Edenloff emigrated to Toronto after graduating from the University of Alberta in 2002, and eventually found himself co-hosting an open-mic night at a storied Cabbagetown dive called the Winchester, alongside versatile percussionist Paul Banwatt. They experimented with a range of lineups before coalescing as a three-piece with the addition of multi-instrumentalist Amy Cole, whose crystal-clear high harmonies provide a lilting counterpoint to Edenloff’s bracing yowl on many of Hometowns’ standout tracks.
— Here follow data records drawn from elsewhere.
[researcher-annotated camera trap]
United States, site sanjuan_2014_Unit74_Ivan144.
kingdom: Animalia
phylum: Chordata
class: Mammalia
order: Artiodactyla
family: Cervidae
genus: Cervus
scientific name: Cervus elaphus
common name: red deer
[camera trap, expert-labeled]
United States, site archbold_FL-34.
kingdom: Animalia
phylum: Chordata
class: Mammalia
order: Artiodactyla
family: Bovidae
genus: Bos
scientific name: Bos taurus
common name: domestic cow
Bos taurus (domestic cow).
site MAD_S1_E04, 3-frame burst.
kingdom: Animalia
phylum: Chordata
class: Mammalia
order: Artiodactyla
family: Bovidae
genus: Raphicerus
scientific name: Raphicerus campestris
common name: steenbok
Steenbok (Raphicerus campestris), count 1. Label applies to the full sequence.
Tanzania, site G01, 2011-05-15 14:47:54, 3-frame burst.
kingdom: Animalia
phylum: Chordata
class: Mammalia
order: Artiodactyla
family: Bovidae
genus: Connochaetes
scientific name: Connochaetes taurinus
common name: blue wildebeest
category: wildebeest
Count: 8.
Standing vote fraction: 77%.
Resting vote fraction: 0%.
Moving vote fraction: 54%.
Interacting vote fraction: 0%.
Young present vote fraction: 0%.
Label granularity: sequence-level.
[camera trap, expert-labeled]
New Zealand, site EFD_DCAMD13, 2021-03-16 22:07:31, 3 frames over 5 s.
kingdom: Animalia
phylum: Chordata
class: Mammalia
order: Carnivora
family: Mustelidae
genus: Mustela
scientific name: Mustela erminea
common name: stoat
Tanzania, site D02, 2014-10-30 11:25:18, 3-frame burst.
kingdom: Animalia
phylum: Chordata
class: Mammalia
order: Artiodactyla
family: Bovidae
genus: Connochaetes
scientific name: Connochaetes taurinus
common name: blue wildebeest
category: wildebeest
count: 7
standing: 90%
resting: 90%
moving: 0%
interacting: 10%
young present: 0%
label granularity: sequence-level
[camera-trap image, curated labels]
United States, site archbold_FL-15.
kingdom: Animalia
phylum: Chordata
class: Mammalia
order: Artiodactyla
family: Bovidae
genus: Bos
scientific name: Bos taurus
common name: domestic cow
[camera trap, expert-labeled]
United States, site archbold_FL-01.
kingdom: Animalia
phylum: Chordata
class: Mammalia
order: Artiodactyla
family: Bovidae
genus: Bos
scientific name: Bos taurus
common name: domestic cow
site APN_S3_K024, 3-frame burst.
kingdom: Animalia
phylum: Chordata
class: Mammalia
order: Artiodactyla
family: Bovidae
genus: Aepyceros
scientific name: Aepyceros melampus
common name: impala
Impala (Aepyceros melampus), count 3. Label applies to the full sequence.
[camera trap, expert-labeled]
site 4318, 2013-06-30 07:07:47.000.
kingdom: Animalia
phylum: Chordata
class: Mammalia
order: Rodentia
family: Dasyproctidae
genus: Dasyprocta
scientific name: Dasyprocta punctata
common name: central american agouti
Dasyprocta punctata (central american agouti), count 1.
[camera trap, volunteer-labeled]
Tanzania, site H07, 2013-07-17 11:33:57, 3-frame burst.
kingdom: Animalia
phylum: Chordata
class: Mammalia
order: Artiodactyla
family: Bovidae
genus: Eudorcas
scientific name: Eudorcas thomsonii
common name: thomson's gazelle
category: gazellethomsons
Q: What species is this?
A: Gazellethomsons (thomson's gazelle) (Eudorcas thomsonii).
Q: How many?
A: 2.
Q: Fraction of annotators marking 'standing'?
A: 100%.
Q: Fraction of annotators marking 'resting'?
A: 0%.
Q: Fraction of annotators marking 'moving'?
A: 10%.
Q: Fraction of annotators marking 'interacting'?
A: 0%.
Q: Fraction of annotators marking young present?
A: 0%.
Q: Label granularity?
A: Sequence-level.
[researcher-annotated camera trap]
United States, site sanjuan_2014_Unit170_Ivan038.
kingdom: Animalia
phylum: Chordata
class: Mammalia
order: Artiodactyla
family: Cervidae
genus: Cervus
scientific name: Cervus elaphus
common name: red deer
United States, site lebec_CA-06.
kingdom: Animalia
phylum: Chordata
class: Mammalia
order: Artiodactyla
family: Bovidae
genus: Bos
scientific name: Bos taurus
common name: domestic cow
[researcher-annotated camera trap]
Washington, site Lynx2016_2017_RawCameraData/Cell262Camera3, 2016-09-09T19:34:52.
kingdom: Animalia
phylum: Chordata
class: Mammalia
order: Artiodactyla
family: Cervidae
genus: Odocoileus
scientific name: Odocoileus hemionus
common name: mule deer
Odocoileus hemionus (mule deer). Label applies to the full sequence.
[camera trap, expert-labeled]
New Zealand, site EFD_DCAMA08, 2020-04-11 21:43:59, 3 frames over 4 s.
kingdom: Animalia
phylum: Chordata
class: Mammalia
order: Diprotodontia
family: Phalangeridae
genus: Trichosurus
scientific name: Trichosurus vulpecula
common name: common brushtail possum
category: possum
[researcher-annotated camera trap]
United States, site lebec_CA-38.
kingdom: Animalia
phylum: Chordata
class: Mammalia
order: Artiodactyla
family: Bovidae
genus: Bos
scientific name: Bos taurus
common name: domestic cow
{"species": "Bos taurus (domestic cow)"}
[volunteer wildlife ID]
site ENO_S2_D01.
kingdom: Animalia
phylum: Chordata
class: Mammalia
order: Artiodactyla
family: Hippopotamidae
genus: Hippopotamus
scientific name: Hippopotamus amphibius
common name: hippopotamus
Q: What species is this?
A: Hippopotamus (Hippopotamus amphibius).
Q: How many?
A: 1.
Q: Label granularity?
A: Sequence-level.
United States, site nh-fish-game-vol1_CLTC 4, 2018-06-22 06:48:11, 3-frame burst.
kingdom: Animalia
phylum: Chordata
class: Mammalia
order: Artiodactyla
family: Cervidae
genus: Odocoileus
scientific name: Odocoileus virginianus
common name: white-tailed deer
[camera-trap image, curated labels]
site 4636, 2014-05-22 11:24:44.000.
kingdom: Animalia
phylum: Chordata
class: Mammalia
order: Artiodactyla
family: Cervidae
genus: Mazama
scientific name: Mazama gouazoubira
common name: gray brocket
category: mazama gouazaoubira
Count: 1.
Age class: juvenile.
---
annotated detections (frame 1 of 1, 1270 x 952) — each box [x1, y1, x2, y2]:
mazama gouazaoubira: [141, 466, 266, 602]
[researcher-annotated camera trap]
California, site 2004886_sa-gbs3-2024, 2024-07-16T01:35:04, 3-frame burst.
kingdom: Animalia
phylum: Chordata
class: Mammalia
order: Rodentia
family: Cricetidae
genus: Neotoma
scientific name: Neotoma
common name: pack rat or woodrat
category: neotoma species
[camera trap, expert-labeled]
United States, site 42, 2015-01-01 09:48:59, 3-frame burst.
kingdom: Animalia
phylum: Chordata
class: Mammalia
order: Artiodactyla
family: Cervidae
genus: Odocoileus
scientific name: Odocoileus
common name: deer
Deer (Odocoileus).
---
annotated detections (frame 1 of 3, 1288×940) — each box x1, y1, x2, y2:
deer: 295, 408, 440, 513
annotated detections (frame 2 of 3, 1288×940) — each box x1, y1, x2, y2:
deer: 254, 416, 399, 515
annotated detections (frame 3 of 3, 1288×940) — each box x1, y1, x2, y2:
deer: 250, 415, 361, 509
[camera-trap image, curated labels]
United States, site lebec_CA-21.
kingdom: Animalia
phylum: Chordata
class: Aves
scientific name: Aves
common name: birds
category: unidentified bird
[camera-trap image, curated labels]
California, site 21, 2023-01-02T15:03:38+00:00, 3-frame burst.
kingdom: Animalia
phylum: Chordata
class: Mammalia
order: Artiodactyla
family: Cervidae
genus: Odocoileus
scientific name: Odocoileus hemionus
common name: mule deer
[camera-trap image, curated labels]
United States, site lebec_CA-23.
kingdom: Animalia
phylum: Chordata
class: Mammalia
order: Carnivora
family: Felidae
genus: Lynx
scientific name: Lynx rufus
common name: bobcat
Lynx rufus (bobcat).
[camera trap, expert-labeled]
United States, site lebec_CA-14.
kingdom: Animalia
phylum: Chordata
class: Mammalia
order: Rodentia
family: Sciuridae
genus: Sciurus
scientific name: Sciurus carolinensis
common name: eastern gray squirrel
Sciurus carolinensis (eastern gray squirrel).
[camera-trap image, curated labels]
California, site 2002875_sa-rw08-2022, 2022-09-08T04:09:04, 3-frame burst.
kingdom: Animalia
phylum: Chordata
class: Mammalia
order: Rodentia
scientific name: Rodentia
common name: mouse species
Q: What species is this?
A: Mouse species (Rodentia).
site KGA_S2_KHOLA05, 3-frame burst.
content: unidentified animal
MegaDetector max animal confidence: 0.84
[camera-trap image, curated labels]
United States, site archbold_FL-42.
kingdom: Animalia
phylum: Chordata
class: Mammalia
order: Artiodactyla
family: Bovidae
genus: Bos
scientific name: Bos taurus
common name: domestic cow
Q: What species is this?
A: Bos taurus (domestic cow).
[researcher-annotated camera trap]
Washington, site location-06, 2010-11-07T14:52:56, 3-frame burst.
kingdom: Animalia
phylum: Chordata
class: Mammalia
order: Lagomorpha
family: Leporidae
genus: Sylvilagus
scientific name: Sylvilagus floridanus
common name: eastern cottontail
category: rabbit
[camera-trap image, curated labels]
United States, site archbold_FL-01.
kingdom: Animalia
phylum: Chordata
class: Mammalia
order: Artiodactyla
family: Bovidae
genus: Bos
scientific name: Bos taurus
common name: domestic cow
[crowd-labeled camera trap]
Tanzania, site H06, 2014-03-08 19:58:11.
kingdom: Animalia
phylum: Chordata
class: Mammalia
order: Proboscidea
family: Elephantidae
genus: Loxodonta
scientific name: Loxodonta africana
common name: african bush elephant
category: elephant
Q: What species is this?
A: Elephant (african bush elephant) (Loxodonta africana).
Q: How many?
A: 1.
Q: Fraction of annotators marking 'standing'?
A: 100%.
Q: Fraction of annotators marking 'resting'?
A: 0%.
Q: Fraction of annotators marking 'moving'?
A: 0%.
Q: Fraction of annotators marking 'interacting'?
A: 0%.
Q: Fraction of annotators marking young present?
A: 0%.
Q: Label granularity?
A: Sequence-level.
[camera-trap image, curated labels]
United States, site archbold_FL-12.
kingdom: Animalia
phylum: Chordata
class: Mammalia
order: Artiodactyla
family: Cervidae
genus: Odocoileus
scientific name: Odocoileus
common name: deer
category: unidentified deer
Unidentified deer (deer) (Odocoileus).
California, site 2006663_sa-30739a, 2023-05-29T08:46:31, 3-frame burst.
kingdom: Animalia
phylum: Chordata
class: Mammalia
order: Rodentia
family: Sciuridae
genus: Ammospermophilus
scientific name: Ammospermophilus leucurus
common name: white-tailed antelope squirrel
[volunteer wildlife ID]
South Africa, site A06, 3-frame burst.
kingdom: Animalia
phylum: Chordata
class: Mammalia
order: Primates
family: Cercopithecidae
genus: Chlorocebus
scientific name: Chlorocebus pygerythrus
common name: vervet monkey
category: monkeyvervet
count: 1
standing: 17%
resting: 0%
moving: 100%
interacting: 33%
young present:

The RAA’s sound is a stunning mix of jangling guitars and raw, urgent drums, with bits of horn, keyboards, strings and even the odd metronomic drum-machine beat sprinkled throughout. Hometowns is eclectic and lush even as it somehow remains as spare and cutting as a prairie winter wind — a perfect complement to Edenloff’s finely crafted, aching tales of true love buried beneath the Frank Slide or blinded by the purple floodlights of the Alberta legislature.
The songs were mostly inspired by Edenloff’s first couple of hard-luck years as a Prairie boy overwhelmed by the Big Smoke. “I was always losing when I first moved to Toronto,” he says. With everything he’d brought with him stolen and unable to find a job for months on end, beat down by “a city that’s always on the attack” (as he puts it in “Edmonton,” the ambitious mini-epic that provides a sort of crescendo to the dozen songs on Hometowns ), Edenloff found solace in his own private Alberta.
Imagine Neutral Milk Hotel’s Jeff Mangum fronting a stripped-down version of Arcade Fire to howl homesick odes to an Alberta that’s sometimes hard to love but impossible to shake and, in the process, producing a strain of prairie pride in the same vein as the Weakerthans. Imagine as well just how much potential would lie in a brew that potent, and understand that the album’s self-evident songcraft and the advance word on the RAA’s unpretentiously dynamic live act suggests they might actually be as good as those ingredients. This is that all-too-rare mix of talent, timing and momentum that can produce the kind of gig that defines a young festival’s purpose and just maybe gives its audience a lifetime of saw-them-just-before-they-went-supernova bragging rights. Highly recommended.